**INSTRUCTION**
Reproduce the whole listing below line for line, with every word, number, and punctuation mark unchanged.
————
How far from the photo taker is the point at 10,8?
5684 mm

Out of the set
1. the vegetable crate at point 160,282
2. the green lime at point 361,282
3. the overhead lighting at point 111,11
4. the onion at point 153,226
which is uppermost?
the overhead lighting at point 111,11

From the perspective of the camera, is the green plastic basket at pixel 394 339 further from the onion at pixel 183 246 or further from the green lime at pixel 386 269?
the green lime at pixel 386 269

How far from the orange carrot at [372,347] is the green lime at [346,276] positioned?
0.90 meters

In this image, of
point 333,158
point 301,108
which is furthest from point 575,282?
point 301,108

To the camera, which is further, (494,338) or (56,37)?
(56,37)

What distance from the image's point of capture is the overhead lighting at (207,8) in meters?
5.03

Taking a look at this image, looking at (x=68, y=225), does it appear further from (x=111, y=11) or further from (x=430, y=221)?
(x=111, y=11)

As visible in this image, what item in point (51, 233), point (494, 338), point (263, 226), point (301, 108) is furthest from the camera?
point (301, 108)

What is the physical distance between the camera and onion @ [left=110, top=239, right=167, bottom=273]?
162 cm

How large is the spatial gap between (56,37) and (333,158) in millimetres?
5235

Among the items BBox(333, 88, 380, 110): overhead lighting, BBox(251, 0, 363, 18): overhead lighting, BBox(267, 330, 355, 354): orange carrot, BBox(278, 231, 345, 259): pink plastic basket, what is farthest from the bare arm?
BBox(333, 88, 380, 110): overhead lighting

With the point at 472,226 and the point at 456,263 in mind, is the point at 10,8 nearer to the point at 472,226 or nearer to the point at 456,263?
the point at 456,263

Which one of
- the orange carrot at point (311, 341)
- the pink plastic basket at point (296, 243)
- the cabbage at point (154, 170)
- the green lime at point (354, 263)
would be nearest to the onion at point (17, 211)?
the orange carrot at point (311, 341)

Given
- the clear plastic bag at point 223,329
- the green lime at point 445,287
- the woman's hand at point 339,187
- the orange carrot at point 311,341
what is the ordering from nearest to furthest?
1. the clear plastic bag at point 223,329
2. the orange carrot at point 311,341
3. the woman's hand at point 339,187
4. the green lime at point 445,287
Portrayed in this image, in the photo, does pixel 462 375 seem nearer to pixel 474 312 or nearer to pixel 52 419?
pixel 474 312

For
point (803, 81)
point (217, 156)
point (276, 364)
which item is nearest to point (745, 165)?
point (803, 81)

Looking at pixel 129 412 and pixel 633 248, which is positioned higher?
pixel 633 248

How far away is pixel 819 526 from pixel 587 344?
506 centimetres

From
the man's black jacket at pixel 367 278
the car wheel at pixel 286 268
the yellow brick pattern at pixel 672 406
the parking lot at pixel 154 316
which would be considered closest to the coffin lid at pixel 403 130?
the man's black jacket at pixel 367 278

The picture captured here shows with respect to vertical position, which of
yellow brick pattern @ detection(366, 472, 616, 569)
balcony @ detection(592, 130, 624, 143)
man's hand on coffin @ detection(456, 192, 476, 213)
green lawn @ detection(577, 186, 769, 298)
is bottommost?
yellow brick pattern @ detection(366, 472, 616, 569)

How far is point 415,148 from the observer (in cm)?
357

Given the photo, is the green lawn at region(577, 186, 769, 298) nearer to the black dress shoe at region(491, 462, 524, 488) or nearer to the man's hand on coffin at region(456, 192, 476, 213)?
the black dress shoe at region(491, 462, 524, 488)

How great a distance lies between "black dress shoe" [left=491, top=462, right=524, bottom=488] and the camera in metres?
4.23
————
**EXPECTED OUTPUT**
How far from the photo taker is the point at 10,8?
5684 mm

Out of the set
1. the vegetable crate at point 160,282
2. the green lime at point 361,282
3. the overhead lighting at point 111,11
4. the onion at point 153,226
which is uppermost?
the overhead lighting at point 111,11

From the perspective of the camera, is the green plastic basket at pixel 394 339 further from the onion at pixel 183 246 or further from the green lime at pixel 386 269?
the green lime at pixel 386 269

How far from the orange carrot at [372,347] is the green lime at [346,276] positioned?
0.90 meters

In this image, of
point 333,158
point 301,108
which is furthest from point 575,282?
point 301,108

To the camera, which is further, (494,338) or (56,37)?
(56,37)

What distance from the image's point of capture is the overhead lighting at (207,8) in meters?
5.03

Taking a look at this image, looking at (x=68, y=225), does it appear further from (x=111, y=11) or further from (x=430, y=221)?
(x=111, y=11)

As visible in this image, what item in point (51, 233), point (494, 338), point (263, 226), point (301, 108) is furthest from the camera?
point (301, 108)

What is the physical distance between the camera and onion @ [left=110, top=239, right=167, bottom=273]?
162 cm

How large is the spatial gap between (56,37) and (333,158) in millimetres?
5235

Among the items BBox(333, 88, 380, 110): overhead lighting, BBox(251, 0, 363, 18): overhead lighting, BBox(267, 330, 355, 354): orange carrot, BBox(278, 231, 345, 259): pink plastic basket, what is farthest from the bare arm?
BBox(333, 88, 380, 110): overhead lighting

With the point at 472,226 and the point at 456,263 in mind, is the point at 10,8 nearer to the point at 472,226 or nearer to the point at 456,263?
the point at 456,263

Which one of
- the orange carrot at point (311, 341)
- the pink plastic basket at point (296, 243)
- the cabbage at point (154, 170)
- the green lime at point (354, 263)
would be nearest to the onion at point (17, 211)?
the orange carrot at point (311, 341)

Given
- the clear plastic bag at point 223,329
- the green lime at point 445,287
- the woman's hand at point 339,187
- the orange carrot at point 311,341
what is the ordering from nearest to furthest?
1. the clear plastic bag at point 223,329
2. the orange carrot at point 311,341
3. the woman's hand at point 339,187
4. the green lime at point 445,287
Portrayed in this image, in the photo, does pixel 462 375 seem nearer to pixel 474 312 or nearer to pixel 52 419?
pixel 474 312

For
point (803, 81)
point (217, 156)
point (276, 364)
which item is nearest to point (745, 165)?
point (803, 81)

Looking at pixel 129 412 and pixel 633 248, which is positioned higher?
pixel 633 248

How far away is pixel 819 526 from pixel 587 344?
506 centimetres

From
the man's black jacket at pixel 367 278
the car wheel at pixel 286 268
the yellow brick pattern at pixel 672 406
the parking lot at pixel 154 316
which would be considered closest to the coffin lid at pixel 403 130?
the man's black jacket at pixel 367 278

The picture captured here shows with respect to vertical position, which of
yellow brick pattern @ detection(366, 472, 616, 569)
balcony @ detection(592, 130, 624, 143)
man's hand on coffin @ detection(456, 192, 476, 213)
green lawn @ detection(577, 186, 769, 298)
is bottommost?
yellow brick pattern @ detection(366, 472, 616, 569)

How far is point 415,148 from the observer (in cm)?
357

Given the photo, is the green lawn at region(577, 186, 769, 298) nearer to the black dress shoe at region(491, 462, 524, 488) or nearer to the man's hand on coffin at region(456, 192, 476, 213)?
the black dress shoe at region(491, 462, 524, 488)

How great a distance lies between "black dress shoe" [left=491, top=462, right=524, bottom=488] and the camera in metres?
4.23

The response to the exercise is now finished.